• _Exercise directions_: Your task is to transcribe the records exactly, skipping every image.

• _Records for the exercise_:

------------------------------------------------------------

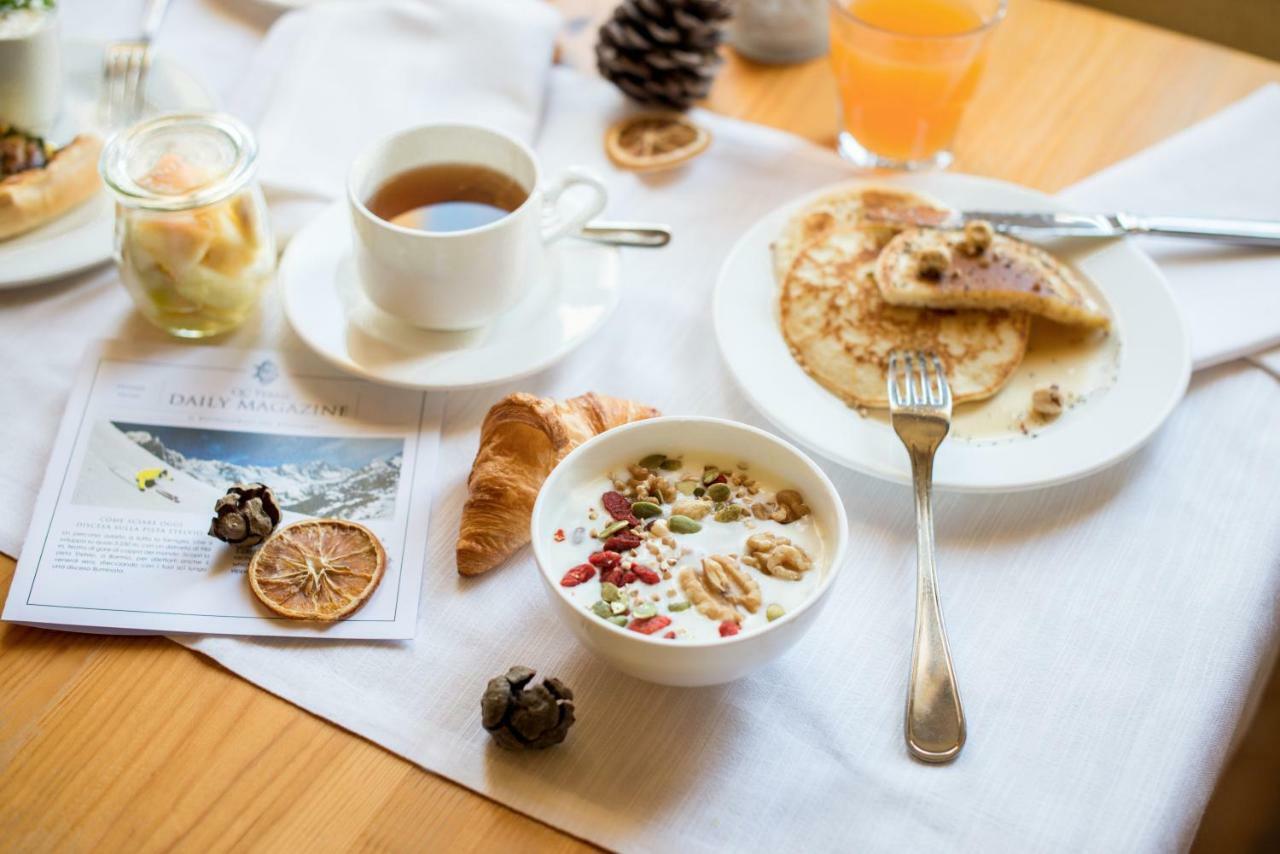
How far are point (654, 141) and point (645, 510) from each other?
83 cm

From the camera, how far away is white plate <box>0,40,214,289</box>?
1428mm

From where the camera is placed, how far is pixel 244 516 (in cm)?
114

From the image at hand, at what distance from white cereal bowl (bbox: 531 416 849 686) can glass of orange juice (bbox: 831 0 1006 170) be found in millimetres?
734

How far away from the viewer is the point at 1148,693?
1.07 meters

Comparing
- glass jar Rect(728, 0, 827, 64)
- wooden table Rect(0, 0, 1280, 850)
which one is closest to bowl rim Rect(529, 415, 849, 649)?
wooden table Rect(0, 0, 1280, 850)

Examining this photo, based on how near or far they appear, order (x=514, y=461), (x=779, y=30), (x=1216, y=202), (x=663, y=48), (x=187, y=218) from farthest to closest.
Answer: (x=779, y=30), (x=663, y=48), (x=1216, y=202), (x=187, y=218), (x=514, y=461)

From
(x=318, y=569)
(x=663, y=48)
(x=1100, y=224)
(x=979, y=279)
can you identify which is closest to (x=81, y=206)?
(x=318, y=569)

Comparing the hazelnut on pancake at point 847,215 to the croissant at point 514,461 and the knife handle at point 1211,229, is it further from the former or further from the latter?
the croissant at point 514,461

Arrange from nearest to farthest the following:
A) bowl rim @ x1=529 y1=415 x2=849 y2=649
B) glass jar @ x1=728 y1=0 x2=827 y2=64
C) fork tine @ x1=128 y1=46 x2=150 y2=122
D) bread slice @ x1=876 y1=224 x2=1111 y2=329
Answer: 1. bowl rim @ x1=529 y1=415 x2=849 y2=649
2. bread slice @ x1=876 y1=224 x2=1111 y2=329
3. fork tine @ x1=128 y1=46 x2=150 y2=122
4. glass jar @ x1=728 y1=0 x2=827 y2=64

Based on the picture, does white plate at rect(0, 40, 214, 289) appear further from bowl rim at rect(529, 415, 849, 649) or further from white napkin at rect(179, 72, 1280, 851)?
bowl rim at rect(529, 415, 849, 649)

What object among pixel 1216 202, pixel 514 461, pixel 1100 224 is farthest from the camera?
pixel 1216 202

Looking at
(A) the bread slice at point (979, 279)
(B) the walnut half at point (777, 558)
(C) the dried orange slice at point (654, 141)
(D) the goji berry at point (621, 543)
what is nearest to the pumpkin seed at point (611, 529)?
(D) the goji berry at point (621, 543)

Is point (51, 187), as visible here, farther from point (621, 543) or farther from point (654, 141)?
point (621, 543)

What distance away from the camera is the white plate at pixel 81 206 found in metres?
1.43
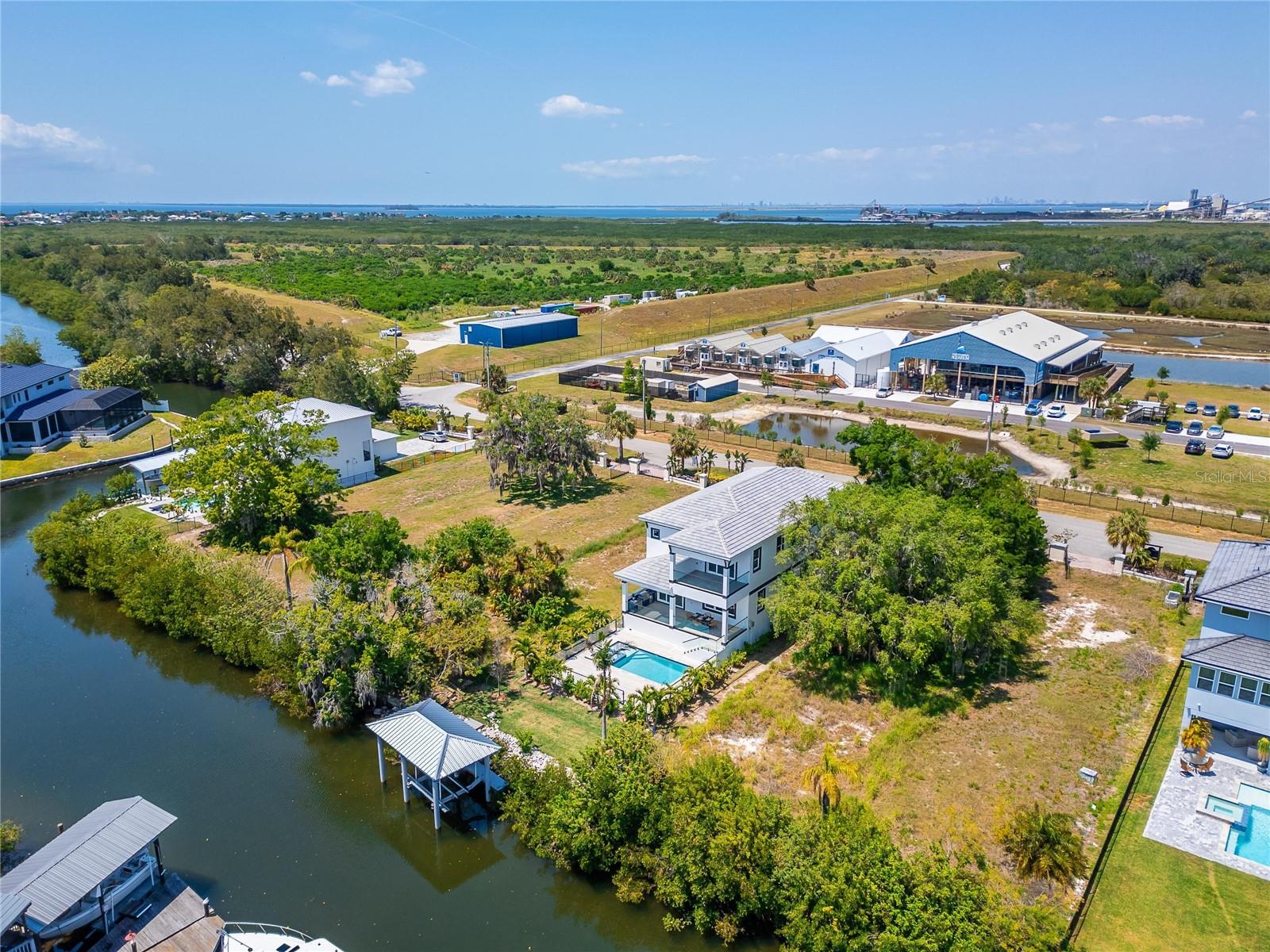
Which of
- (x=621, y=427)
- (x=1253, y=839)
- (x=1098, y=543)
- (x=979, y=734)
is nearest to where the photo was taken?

------------------------------------------------------------

• _Answer to the task_:
How far are point (654, 141) and point (645, 510) from each other?
83 cm

From the camera, how far away is white plate <box>0,40,214,289</box>?
1428mm

From where the camera is placed, how far is pixel 244 516 (in cm)?
114

From the image at hand, at what distance from white cereal bowl (bbox: 531 416 849 686) can glass of orange juice (bbox: 831 0 1006 170) be found in millimetres?
734

How far away from the viewer is the point at 1148,693?
1.07 meters

Comparing
- glass jar Rect(728, 0, 827, 64)
- wooden table Rect(0, 0, 1280, 850)
which one is closest to bowl rim Rect(529, 415, 849, 649)?
wooden table Rect(0, 0, 1280, 850)

Examining this photo, based on how near or far they appear, order (x=514, y=461), (x=779, y=30), (x=1216, y=202), (x=663, y=48), (x=187, y=218) from farthest to closest.
Answer: (x=779, y=30), (x=663, y=48), (x=1216, y=202), (x=187, y=218), (x=514, y=461)

From
(x=318, y=569)
(x=663, y=48)
(x=1100, y=224)
(x=979, y=279)
can you identify which is closest to (x=81, y=206)?
(x=318, y=569)

Comparing the hazelnut on pancake at point 847,215 to the croissant at point 514,461 and the knife handle at point 1211,229, is it further from the former or further from the latter?
the croissant at point 514,461

Arrange from nearest to farthest the following:
A) bowl rim @ x1=529 y1=415 x2=849 y2=649
B) glass jar @ x1=728 y1=0 x2=827 y2=64
C) fork tine @ x1=128 y1=46 x2=150 y2=122
D) bread slice @ x1=876 y1=224 x2=1111 y2=329
Answer: 1. bowl rim @ x1=529 y1=415 x2=849 y2=649
2. bread slice @ x1=876 y1=224 x2=1111 y2=329
3. fork tine @ x1=128 y1=46 x2=150 y2=122
4. glass jar @ x1=728 y1=0 x2=827 y2=64

Based on the picture, does white plate at rect(0, 40, 214, 289) appear further from bowl rim at rect(529, 415, 849, 649) or further from white napkin at rect(179, 72, 1280, 851)?
bowl rim at rect(529, 415, 849, 649)

What object among pixel 1216 202, pixel 514 461, pixel 1100 224 is farthest from the camera?
pixel 1216 202

Looking at
(A) the bread slice at point (979, 279)
(B) the walnut half at point (777, 558)
(C) the dried orange slice at point (654, 141)
(D) the goji berry at point (621, 543)
what is nearest to the pumpkin seed at point (611, 529)?
(D) the goji berry at point (621, 543)

Is point (51, 187), as visible here, farther from point (621, 543) or farther from point (654, 141)?
point (621, 543)

What distance away from the camera is the white plate at pixel 81 206 found in metres?
1.43
Which of
- (x=621, y=427)
- (x=1253, y=839)
- (x=1098, y=543)
- (x=979, y=734)
is nearest to where the photo was taken?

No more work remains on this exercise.